▶ **Goal**:
Retype the passage on the economic and social dimensions of sustainability in full, word for word.

[Begin Excerpted passage]

The economic dimension of sustainability involves finding ways to create a sustainable global economy (Hart, 1997, p. 71-72), including cultivating markets that promote dematerialization; sourcing environmentally friendly raw materials; developing and utilizing environmentally friendly technology; and, expanding the idea of business ethics to incorporate sustainability principles (Crane & Matten, 2007, p. 20-23, 26; Elkington, 1998, p. 126). An example reflecting this dimension comes from how libraries can provide their parent organizations (municipal government, school administration, campus senior staff, etc.) with statistics regarding community information and other needs (Association of College and Research Libraries, 2010, p. 78; Shulenburger, 2010). Sharing this type of information helps ensure that informed decisions about limited resources can be made in ways that help build and sustain community. This example moreover illustrates how furthering sustainability involves interdisciplinary efforts. Organizations, governments, industries, etc., can find appropriate ways to collaborate and remain accountable to one another with regard to sustainable development, which provides a means for achieving progress toward global-scale sustainability goals.
Finally, the social dimension of sustainability relates to social justice. While more is known about differences between developed and developing nations, this dimension also focuses on socioeconomic and other differences among populations within a single nation in part by focusing on health, education, skills, and wealth-creation potential (Elkington, 1998, p. 85). Issues informing this dimension range from how working conditions affect quality life to policies that direct available human services. Libraries further objectives along this dimension by increasing information literacy, for example with summer reading programs that encourage reading skill development in school-age children; community reading programs that facilitate an informed citizenry; and, information technology training programs that help retool un- and underemployed individuals (Urban Libraries Council, 2010, p. 13-14).

[End Excerpted passage]
[Begin Recorded data]

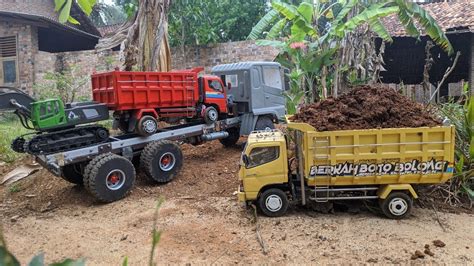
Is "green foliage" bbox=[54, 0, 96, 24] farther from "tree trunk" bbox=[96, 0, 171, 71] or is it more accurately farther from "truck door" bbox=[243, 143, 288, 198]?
"tree trunk" bbox=[96, 0, 171, 71]

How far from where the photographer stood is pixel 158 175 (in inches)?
293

[End Recorded data]

▶ **Response**:
The economic dimension of sustainability involves finding ways to create a sustainable global economy (Hart, 1997, p. 71-72), including cultivating markets that promote dematerialization; sourcing environmentally friendly raw materials; developing and utilizing environmentally friendly technology; and, expanding the idea of business ethics to incorporate sustainability principles (Crane & Matten, 2007, p. 20-23, 26; Elkington, 1998, p. 126). An example reflecting this dimension comes from how libraries can provide their parent organizations (municipal government, school administration, campus senior staff, etc.) with statistics regarding community information and other needs (Association of College and Research Libraries, 2010, p. 78; Shulenburger, 2010). Sharing this type of information helps ensure that informed decisions about limited resources can be made in ways that help build and sustain community. This example moreover illustrates how furthering sustainability involves interdisciplinary efforts. Organizations, governments, industries, etc., can find appropriate ways to collaborate and remain accountable to one another with regard to sustainable development, which provides a means for achieving progress toward global-scale sustainability goals.
Finally, the social dimension of sustainability relates to social justice. While more is known about differences between developed and developing nations, this dimension also focuses on socioeconomic and other differences among populations within a single nation in part by focusing on health, education, skills, and wealth-creation potential (Elkington, 1998, p. 85). Issues informing this dimension range from how working conditions affect quality life to policies that direct available human services. Libraries further objectives along this dimension by increasing information literacy, for example with summer reading programs that encourage reading skill development in school-age children; community reading programs that facilitate an informed citizenry; and, information technology training programs that help retool un- and underemployed individuals (Urban Libraries Council, 2010, p. 13-14).